Along with releasing new music and home-schooling her daughter throughout lockdown, May has been busy learning Irish. She started the language on Duolingo and soon realised that she remembered more than she first thought.  

Photo: Charlotte Kindred Owns

May felt compelled to revisit Irish as she felt she had lost a lot of her Irish heritage by not knowing the native language. She also wanted to expand her understanding of old Irish poetry and songs. 

She would like to encourage people to use their cúpla focal “little and often” because “we can all use a little bit at least – we can say codladh sámh (sleep well) or conas atá tú (how are you).” 

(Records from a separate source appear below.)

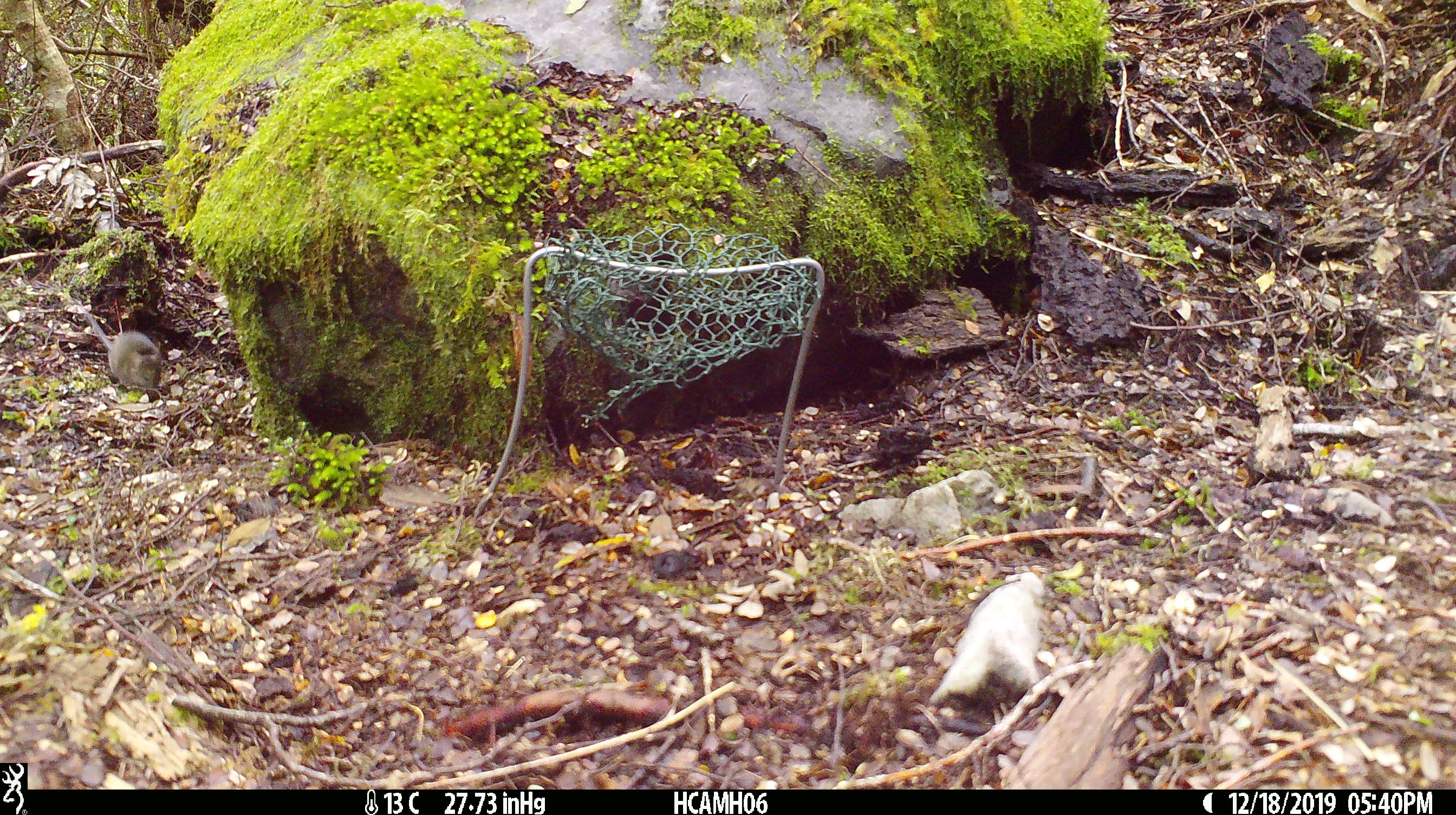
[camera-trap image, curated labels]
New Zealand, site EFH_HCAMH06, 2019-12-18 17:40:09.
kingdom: Animalia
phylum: Chordata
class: Mammalia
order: Rodentia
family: Muridae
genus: Mus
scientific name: Mus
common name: mouse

May says she would have enjoyed learning Irish with “more gusto in school, if it had not been approached almost as a foreign language”. She remembers that all of the students in her school were very aware that if “you wanted to do anything decent with your life then you had to learn it – which was not the right incentive.” 

May is delighted with the reaction thus far to her new music: her newest album, her sixth studio LP, 11 Past the Hour, is out on April 16th.

“The love has been flowing. I feel like I’ve been doused and drenched in love – which is really nice.”  

The album includes her singles Made To Love and Just One Kiss. “Some of the songs are about romantic love, some of them are lustful love, some of them are about the love of the planet from the perspective of trees. Made To Love is about fighting for love for all of us.” 

May is a Liberties girl through and through.

“My Mam and my Granny and my Great Granny were from there. As I say in Liberty Belle – she is me and I am her. I think she is beautiful; she is the belle of the ball.”